Air turbulence ensures that in a natural environment insects tend to encounter odor stimuli in a pulsatile fashion. The frequency and duration of odor pulses varies with distance from the source, and hence successful mid-flight odor tracking requires resolution of spatiotemporal pulse dynamics. This requires both olfactory and mechanosensory input (from wind speed), a form of sensory integration observed within the antennal lobe (AL). In this work, we employ a model of the moth AL to study the effect of mechanosensory input on AL responses to pulsatile stimuli; in particular, we examine the ability of model neurons to: (1) encode the temporal length of a stimulus pulse; (2) resolve the temporal dynamics of a high frequency train of brief stimulus pulses. We find that AL glomeruli receiving olfactory input are adept at encoding the temporal length of a stimulus pulse but less effective at tracking the temporal dynamics of a pulse train, while glomeruli receiving mechanosensory input but little olfactory input can efficiently track the temporal dynamics of high frequency pulse delivery but poorly encode the duration of an individual pulse. Furthermore, we show that stronger intrinsic small-conductance calcium-dependent potassium (SK) currents tend to skew cells toward being better trackers of pulse frequency, while weaker SK currents tend to entail better encoding of the temporal length of individual pulses. We speculate a possible functional division of labor within the AL, wherein, for a particular odor, glomeruli receiving strong olfactory input exhibit prolonged spiking responses that facilitate detailed discrimination of odor features, while glomeruli receiving mechanosensory input (but little olfactory input) serve to resolve the temporal dynamics of brief, pulsatile odor encounters. Finally, we discuss how this hypothesis extends to explaining the functional significance of intraglomerular variability in observed phase II response patterns of AL neurons.

Dynamics of sensory integration of olfactory and mechanical stimuli within the response patterns of moth antennal lobe neurons.

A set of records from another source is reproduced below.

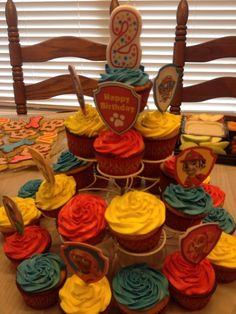 Paw Patrol Cupcakes Toppers printed from nickjr.com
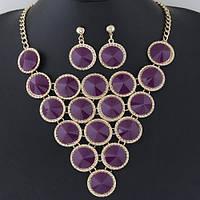 Шикарный комплект украшений колье и серьги с фиолетовыми камнями в миниатюрных стразах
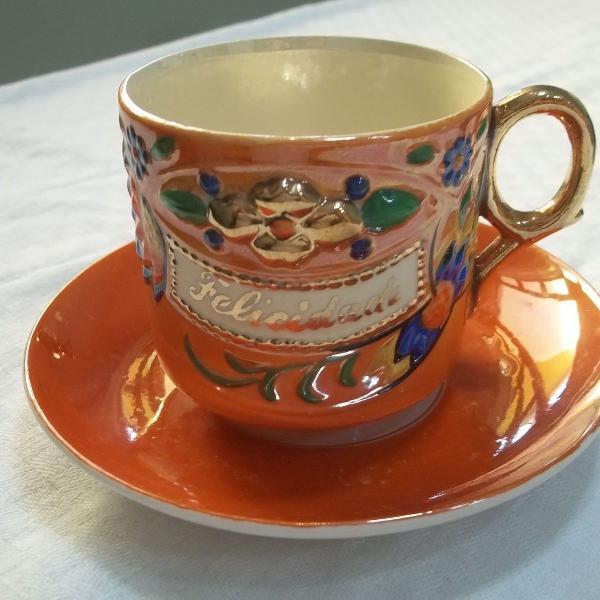 Xícara de chá porcelana casca de ovo felicidade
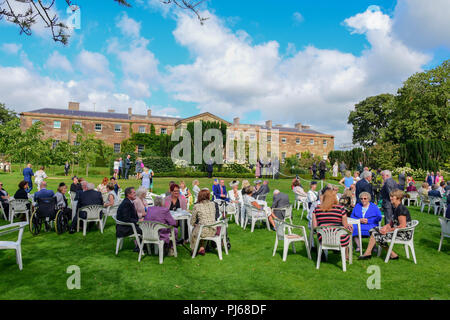 Hillbrough Castle, Northern Ireland. 4th September 2018. Her Royal Highness The Princess Royal attended the Secretary of State for Northern Ireland's Annual Garden party at Hillsborough Castle, Princess Anne met and spoke with visitors during a walkabout in the gardens. Hillsborough: Co Down: UK: 4th Sept 2018 Credit: Mark Winter/Alamy Live News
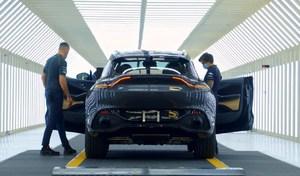 Aston Martin réduit la production et supprime 500 postes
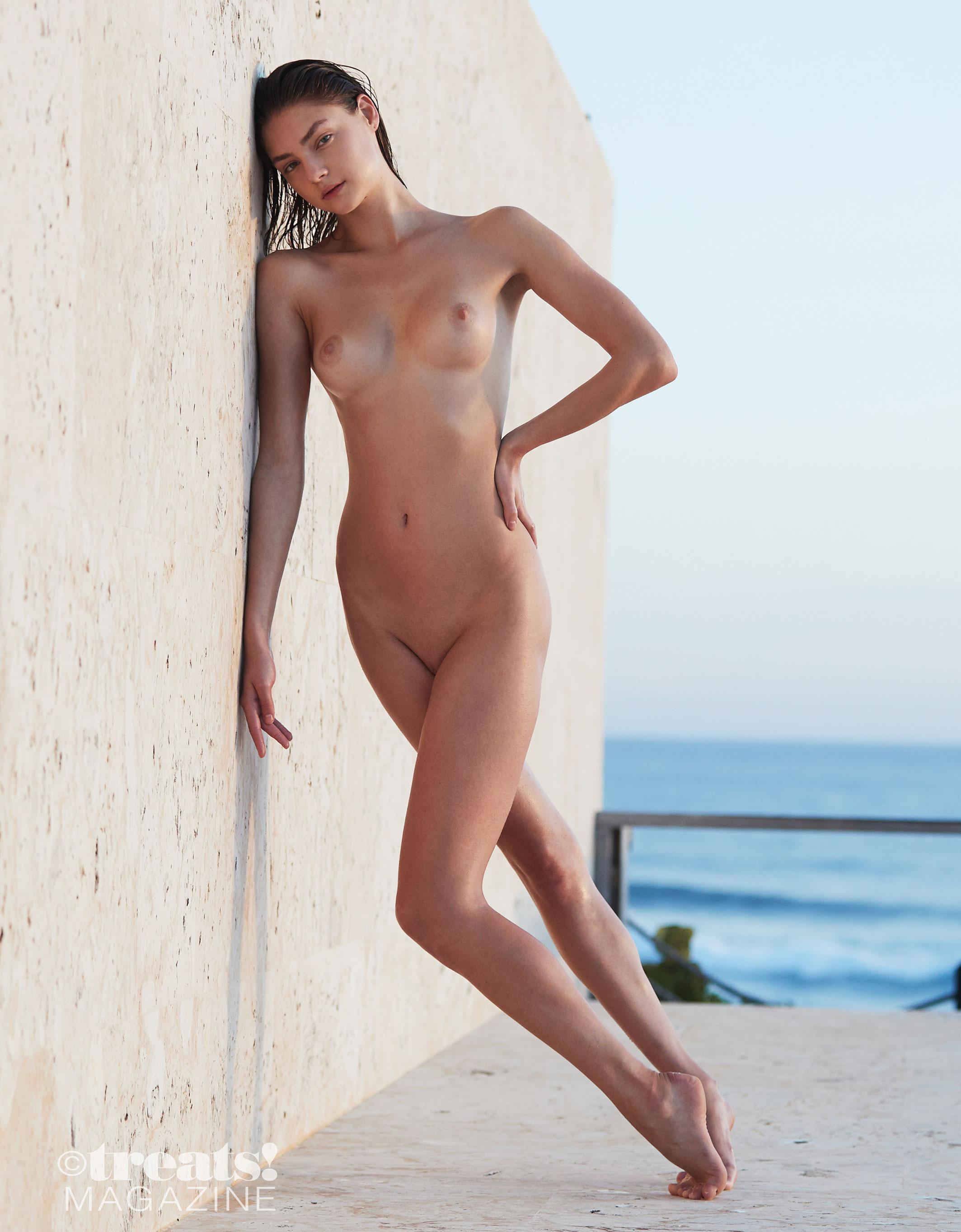 голая Вика Левина на страницах журнала Treats! / фото 16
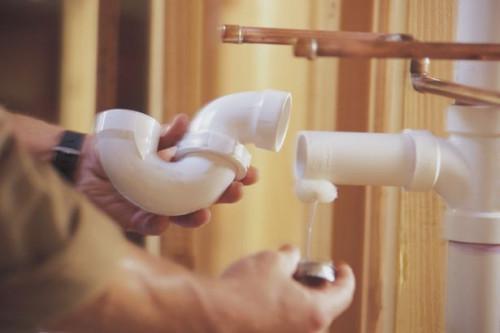 Come riparare un tubo di fogna di scarico
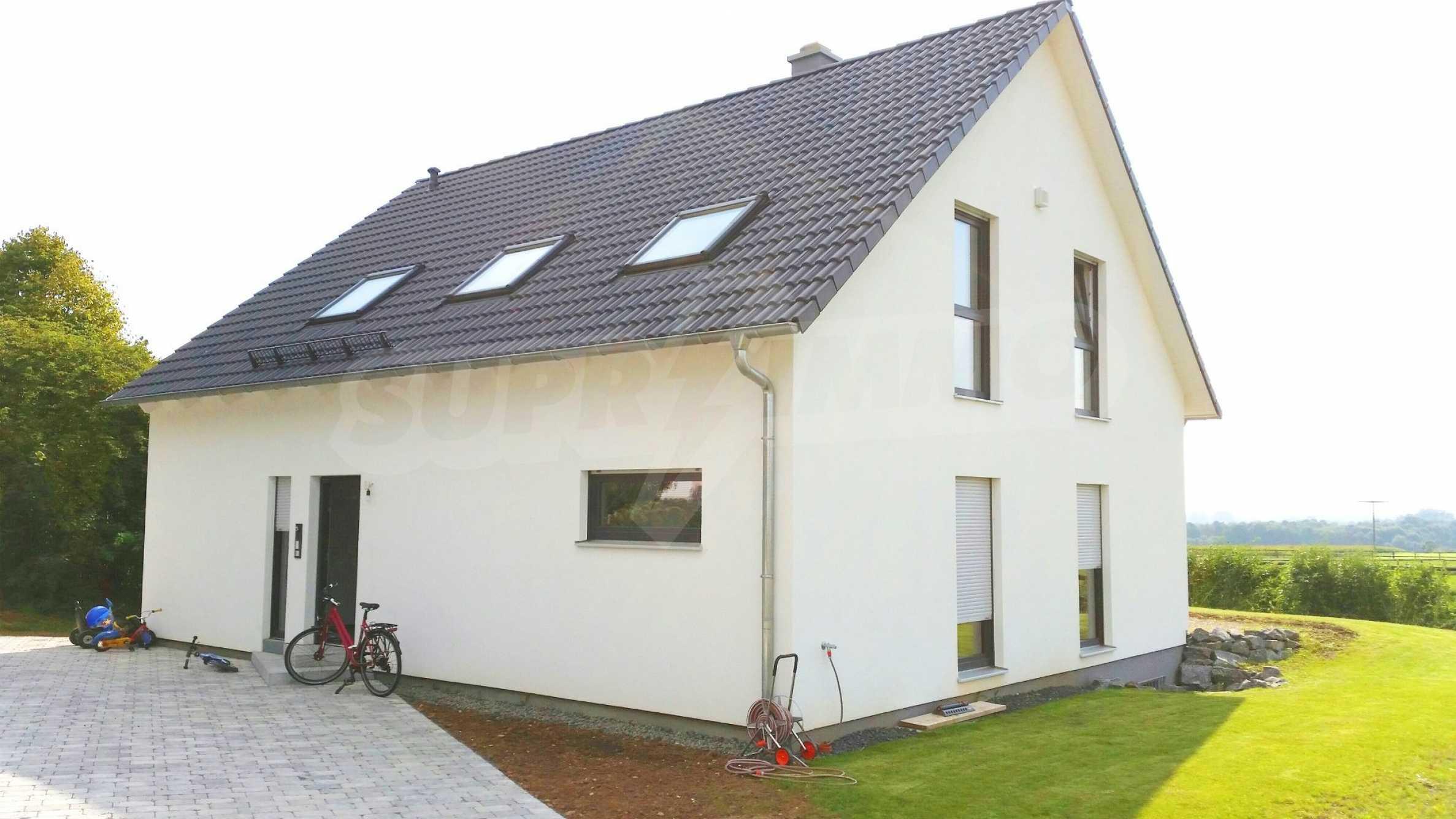Уникална къща в Алценау 16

Odors emanating from a biologically relevant source are rapidly embedded within a windy, turbuluent medium that folds and spins filaments into fragmented strands of varying sizes. Environmental odor plumes therefore exhibit complex spatiotemporal dynamics, and rarely yield an easily discernible concentration gradient marking an unambiguous trail to an odor source. Thus, sensory integration of chemical input, encoding odor identity or concentration, and mechanosensory input, encoding wind speed, is a critical task that animals face in resolving the complex dynamics of odor plumes and tracking an odor source. In insects, who employ olfactory navigation as their primary means of foraging for food and finding mates, the antennal lobe (AL) is the first brain structure that processes sensory odor information. Although the importance of chemosensory and mechanosensory integration is widely recognized, the AL itself has traditionally been viewed purely from the perspective of odor encoding, with little attention given to its role as a bimodal integrator. In this work, we seek to explore the AL as a model for studying sensory integration - it boasts well-understood architecture, well-studied olfactory responses, and easily measurable cells. Using a moth model, we present experimental data that clearly demonstrates that AL neurons respond, in dynamically distinct ways, to both chemosensory and mechanosensory input; mechanosensory responses are transient and temporally precise, while olfactory responses are long-lasting but lack temporal precision. We further develop a computational model of the AL, show that our model captures odor response dynamics reported in the literature, and examine the dynamics of our model with the inclusion of mechanosensory input; we then use our model to pinpoint dynamical mechanisms underlying the bimodal AL responses revealed in our experimental work. Finally, we propose a novel hypothesis about the role of mechanosensory input in sculpting AL dynamics and the implications for biological odor tracking.